* _What you should do_
Using the listing below, please gather every line containing the word "probability".

* _Records shown_
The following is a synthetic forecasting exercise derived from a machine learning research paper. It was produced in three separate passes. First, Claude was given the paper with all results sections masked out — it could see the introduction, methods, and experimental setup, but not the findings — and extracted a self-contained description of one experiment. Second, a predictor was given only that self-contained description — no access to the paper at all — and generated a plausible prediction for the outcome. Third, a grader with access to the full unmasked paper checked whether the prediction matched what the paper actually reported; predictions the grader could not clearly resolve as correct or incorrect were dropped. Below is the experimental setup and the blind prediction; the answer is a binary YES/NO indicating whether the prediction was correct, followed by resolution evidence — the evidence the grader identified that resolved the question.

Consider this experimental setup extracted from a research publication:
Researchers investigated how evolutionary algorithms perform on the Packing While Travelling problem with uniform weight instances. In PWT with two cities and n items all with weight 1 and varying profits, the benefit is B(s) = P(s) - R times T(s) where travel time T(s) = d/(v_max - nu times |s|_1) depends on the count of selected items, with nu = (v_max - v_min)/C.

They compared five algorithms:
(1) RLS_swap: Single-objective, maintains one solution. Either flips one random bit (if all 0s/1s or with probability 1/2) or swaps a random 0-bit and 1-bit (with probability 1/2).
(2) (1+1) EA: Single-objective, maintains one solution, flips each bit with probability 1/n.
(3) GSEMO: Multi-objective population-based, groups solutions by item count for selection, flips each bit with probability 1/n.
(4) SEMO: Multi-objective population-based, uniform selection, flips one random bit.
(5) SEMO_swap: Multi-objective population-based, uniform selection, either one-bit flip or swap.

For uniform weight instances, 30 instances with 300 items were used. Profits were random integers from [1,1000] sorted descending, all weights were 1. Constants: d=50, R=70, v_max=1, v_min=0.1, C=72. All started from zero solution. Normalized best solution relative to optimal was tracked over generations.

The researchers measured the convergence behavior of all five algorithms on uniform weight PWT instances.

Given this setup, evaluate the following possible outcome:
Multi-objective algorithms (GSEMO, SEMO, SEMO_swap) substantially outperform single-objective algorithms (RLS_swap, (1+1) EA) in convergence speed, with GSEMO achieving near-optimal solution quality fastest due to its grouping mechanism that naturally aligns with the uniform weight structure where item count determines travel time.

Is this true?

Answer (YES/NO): NO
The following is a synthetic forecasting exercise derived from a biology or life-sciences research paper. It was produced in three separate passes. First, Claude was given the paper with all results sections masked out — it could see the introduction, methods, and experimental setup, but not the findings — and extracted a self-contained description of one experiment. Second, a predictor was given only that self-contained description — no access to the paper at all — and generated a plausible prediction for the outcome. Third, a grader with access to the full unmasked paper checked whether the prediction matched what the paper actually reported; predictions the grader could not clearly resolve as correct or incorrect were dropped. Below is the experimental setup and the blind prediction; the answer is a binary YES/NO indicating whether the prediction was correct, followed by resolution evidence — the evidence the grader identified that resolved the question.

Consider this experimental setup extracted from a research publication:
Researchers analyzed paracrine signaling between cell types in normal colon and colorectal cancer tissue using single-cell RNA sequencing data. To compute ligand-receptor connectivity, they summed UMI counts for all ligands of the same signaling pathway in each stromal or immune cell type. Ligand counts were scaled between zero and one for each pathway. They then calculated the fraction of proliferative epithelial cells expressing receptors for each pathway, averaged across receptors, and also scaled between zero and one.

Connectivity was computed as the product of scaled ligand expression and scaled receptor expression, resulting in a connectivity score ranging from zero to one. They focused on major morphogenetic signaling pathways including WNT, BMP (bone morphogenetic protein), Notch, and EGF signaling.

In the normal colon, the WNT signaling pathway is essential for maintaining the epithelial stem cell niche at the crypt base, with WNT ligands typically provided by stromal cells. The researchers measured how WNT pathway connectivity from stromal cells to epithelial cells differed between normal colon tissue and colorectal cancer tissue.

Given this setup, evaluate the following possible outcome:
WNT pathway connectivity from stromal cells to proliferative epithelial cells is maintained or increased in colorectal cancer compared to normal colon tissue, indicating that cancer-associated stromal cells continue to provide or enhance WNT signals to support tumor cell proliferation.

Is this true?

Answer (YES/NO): YES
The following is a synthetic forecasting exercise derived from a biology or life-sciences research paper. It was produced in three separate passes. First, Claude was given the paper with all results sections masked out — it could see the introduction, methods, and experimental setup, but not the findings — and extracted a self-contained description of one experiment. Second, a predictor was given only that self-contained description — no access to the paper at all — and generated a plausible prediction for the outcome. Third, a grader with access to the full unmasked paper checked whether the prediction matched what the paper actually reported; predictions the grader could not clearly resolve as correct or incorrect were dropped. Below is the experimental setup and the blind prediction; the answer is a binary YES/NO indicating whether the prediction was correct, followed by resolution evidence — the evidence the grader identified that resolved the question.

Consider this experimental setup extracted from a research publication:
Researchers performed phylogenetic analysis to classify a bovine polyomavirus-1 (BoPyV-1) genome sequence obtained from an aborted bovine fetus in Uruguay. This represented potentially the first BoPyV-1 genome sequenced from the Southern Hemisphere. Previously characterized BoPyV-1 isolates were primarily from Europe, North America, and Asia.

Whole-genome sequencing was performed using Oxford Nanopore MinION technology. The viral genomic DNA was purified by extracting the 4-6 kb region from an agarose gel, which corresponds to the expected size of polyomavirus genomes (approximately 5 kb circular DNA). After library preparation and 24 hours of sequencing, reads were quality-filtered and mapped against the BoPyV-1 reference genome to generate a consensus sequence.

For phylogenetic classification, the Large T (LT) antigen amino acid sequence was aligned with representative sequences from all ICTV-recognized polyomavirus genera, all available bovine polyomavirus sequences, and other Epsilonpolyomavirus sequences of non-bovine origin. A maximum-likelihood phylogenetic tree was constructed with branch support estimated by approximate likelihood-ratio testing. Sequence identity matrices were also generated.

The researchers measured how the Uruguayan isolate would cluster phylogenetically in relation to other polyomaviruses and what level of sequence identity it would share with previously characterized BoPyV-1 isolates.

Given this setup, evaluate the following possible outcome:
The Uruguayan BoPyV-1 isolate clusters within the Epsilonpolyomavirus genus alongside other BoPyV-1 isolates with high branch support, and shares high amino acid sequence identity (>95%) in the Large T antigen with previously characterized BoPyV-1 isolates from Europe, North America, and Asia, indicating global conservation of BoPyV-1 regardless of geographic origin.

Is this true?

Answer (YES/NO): YES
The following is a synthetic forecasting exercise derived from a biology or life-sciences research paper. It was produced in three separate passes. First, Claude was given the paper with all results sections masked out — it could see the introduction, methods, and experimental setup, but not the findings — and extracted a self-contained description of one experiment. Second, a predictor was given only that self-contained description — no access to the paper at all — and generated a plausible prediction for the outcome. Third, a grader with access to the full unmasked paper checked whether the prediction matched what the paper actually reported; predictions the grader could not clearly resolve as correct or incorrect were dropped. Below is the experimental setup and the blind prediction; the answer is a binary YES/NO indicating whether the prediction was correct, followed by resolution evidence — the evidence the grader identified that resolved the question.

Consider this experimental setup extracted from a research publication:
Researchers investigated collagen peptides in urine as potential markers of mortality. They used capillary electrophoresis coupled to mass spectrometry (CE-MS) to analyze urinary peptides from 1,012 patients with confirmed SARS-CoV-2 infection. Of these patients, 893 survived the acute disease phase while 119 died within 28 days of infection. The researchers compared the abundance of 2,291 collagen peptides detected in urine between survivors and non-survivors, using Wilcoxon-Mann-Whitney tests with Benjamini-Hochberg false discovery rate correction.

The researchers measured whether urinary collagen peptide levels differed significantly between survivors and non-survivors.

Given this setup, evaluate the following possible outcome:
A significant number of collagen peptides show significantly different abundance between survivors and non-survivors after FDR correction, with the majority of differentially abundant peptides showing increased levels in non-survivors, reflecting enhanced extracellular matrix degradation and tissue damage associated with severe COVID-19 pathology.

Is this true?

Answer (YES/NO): NO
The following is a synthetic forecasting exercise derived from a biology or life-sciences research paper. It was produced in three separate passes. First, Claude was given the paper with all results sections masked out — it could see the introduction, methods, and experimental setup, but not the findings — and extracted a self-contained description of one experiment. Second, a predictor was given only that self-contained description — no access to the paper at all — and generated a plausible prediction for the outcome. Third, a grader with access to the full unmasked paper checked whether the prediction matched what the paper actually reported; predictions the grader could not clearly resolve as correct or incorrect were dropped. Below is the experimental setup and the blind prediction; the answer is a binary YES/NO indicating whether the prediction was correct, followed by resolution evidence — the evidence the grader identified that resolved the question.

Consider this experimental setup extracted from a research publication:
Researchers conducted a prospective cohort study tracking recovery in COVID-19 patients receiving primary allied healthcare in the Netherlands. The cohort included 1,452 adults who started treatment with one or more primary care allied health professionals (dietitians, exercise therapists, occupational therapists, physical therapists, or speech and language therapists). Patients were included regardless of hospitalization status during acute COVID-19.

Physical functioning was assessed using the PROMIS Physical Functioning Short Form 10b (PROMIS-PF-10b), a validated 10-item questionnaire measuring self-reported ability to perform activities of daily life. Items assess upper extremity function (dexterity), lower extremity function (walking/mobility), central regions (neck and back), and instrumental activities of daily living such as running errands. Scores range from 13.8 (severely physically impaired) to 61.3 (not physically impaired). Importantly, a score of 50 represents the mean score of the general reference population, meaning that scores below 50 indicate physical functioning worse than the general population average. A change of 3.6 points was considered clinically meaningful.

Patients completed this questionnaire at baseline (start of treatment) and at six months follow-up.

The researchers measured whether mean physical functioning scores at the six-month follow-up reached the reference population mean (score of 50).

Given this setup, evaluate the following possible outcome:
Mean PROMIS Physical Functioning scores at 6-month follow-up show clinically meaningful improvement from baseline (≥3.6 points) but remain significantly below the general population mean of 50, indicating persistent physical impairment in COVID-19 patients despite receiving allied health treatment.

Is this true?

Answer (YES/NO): YES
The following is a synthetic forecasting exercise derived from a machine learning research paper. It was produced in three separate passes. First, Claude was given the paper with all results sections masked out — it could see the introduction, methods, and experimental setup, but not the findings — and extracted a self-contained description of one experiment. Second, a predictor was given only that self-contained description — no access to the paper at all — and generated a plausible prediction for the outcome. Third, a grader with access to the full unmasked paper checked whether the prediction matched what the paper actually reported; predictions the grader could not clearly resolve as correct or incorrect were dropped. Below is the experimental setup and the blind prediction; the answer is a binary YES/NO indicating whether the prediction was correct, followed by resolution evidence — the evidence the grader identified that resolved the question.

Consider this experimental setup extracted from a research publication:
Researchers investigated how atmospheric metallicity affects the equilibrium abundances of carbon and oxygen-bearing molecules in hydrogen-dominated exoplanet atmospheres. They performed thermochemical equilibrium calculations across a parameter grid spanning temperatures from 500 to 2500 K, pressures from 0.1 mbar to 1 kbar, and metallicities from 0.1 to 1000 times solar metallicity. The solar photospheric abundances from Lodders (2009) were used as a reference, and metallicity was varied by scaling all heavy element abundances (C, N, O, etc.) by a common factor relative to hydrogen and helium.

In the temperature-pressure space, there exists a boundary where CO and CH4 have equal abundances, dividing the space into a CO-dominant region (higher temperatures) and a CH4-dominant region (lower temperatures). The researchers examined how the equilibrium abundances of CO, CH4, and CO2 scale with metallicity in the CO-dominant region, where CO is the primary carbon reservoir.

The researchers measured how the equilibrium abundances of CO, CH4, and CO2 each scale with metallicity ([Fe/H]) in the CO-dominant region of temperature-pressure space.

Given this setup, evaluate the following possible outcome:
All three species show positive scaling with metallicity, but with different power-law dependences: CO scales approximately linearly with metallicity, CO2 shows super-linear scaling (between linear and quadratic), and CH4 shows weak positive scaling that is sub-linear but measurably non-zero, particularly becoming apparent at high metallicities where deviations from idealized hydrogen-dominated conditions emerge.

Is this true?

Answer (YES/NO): NO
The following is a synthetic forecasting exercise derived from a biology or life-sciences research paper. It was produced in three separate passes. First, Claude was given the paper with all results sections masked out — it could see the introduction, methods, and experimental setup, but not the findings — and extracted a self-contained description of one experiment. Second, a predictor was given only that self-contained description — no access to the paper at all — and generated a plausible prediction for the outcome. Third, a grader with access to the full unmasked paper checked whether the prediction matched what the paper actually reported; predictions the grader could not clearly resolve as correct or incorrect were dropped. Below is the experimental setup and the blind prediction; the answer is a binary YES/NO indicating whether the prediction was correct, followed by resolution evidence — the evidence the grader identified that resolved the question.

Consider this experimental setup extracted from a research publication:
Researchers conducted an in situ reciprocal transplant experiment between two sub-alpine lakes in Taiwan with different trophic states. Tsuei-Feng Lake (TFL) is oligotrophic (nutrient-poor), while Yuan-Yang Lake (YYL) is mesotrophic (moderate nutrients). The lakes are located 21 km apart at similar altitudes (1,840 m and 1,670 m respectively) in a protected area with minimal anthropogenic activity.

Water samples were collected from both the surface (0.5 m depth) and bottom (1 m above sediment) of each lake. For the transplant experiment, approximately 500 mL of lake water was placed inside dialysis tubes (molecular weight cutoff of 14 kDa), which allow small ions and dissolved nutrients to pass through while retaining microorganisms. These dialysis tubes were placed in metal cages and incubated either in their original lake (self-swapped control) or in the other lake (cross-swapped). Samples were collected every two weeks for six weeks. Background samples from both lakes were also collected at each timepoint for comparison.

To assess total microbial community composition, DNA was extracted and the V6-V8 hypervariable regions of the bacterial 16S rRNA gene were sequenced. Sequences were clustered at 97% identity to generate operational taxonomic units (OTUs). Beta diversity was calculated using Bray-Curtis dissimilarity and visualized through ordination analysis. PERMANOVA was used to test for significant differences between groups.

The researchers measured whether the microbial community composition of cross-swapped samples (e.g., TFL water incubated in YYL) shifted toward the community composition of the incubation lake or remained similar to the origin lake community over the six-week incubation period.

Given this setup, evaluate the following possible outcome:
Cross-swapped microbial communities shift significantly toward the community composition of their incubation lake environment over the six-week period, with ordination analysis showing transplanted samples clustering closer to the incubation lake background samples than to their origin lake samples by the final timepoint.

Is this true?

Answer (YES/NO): NO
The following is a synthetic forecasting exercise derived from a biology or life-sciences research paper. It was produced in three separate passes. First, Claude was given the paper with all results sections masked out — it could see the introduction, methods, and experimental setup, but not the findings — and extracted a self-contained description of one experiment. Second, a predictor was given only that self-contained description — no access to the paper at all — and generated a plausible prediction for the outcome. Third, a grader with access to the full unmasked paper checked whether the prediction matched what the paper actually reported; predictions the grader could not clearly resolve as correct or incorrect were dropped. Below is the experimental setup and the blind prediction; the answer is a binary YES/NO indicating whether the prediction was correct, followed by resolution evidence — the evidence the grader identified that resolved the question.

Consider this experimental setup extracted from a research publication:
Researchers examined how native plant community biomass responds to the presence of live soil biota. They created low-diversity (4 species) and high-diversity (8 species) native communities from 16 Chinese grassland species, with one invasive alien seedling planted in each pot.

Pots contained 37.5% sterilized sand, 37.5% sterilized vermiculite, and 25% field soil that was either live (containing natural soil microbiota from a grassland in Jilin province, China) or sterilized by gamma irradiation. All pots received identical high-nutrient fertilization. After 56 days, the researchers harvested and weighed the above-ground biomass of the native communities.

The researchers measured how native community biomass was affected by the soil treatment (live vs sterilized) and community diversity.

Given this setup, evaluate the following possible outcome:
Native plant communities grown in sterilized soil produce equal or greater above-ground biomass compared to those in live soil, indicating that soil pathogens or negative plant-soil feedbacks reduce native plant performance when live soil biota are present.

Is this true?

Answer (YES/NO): YES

* _Task result_
(1) RLS_swap: Single-objective, maintains one solution. Either flips one random bit (if all 0s/1s or with probability 1/2) or swaps a random 0-bit and 1-bit (with probability 1/2).
(2) (1+1) EA: Single-objective, maintains one solution, flips each bit with probability 1/n.
(3) GSEMO: Multi-objective population-based, groups solutions by item count for selection, flips each bit with probability 1/n.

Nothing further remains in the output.